La médecine expliquée au Haut Conseil à l'Intégration

Où le Haut Conseil à l’Intégration me poursuit de ses assiduités… via FR3 interposé !

 

 

Eh bien, je ne l’ai pas emporté au paradis ! Cela m’apprendra à taquiner ce monument républicain qui s’intitule le Haut Conseil à l’Intégration, et à révéler ses contre-vérités mexicaines (cf ma Note du 12 novembre)

Hier, sur FR3, avant une interview-express, on m’a ressorti comme « accroche », à la discussion sur la Mission d’information parlementaire sur la dite burqa, un reportage qui date… de janvier 2007, concernant le projet de Charte de la laïcité du HCI.

 

Le sujet, non pas le port du « voile intégral » mais les dites femmes musulmanes qui refusent de se déshabiller pour être examinées par un médecin homme

(dans le cas précis, il s’agissait d’un examen effectué par une gynécologue, mais avec un stagiaire homme regardant l’examen : il me semblait que la présence de stagiaires dans les examens médicaux était soumise à l’accord du patient, non ?)

 

A noter que bien des téléspectateurs ont du croire qu’il s’agissait d’un reportage actuel, d’une « affaire » toute récente. Or, je le répète, cela datait de près de 3 ans !
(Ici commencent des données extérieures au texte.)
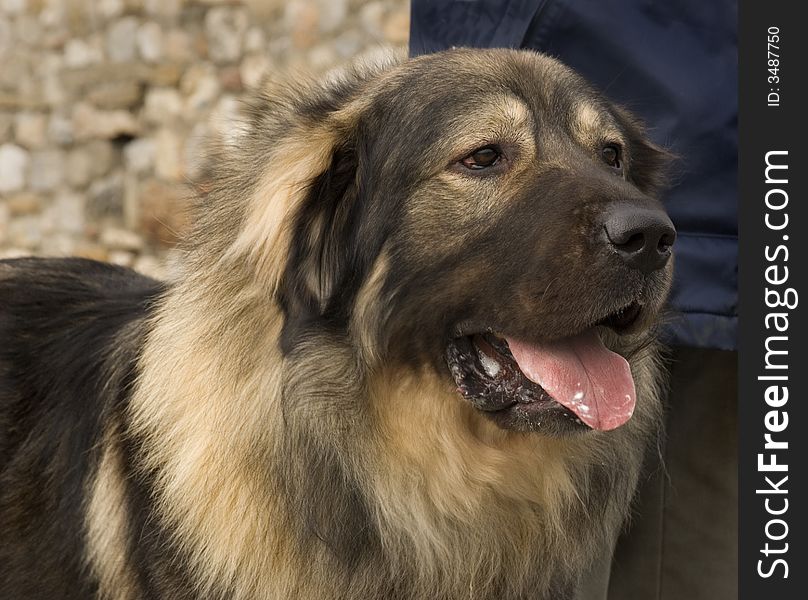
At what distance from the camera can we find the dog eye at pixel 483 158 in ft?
9.39

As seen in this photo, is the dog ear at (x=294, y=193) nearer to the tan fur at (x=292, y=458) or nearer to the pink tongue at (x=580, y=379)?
the tan fur at (x=292, y=458)

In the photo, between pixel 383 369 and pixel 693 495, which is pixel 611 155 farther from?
pixel 693 495

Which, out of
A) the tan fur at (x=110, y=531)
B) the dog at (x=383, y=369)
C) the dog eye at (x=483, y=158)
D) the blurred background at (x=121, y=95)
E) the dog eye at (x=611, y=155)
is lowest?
the tan fur at (x=110, y=531)

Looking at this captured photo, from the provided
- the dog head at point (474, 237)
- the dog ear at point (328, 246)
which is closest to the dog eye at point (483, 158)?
the dog head at point (474, 237)

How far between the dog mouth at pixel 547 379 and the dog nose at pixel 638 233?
0.44ft

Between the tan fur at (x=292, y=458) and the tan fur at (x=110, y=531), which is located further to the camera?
the tan fur at (x=110, y=531)

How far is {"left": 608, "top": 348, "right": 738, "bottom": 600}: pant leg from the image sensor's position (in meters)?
3.74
Etait-ce d’une telle importance qu’il fallait ressortir ce reportage du frigo ?

 

Et quel est le rapport entre les 2 problèmes (l’examen médical et la dite burqa)?

Pas la peine de chercher midi à 14 heures : la mise en cause de l’islam, ou d’un certain islam, si on veut faire plus raffiné.

Moi je dirai d’ailleurs, plus exactement, la construction sociale d’un imaginaire concernant la femme musulmane.

Ah ben mais, j’sais causer quand même, j’ai lu des livres de la collection Arlequin.

 

Pourtant, dans mes enquêtes, en France comme au Canada, j’ai interviewé des femmes non musulmanes  qui m’ont dit choisir des gynécologues femmes, et estimer en avoir le droit.

Il y en a même une (bien estampillée Française, je le précise, pas une horrible canadienne multiculturelle, et tout et tout!) un peu énervée par les débats récurrents sur le sujet qui m’a demandé si la majorité des hommes qui ont des problèmes de prostate allaient consulter des médecins  femmes, et si (comme probablement ce n’est pas le cas) pourquoi on n’en faisait pas tout un bazar.

 

Dans ce reportage, on a entendu la présidente d’alors de HCI déclarer, sans grand souci de logique, qu’on avait le droit de choisir son médecin…mais pas le sexe de celui-ci.

Comme dirait l’autre : ces choses là sont rudes, il faut pour les comprendre avoir fait des études.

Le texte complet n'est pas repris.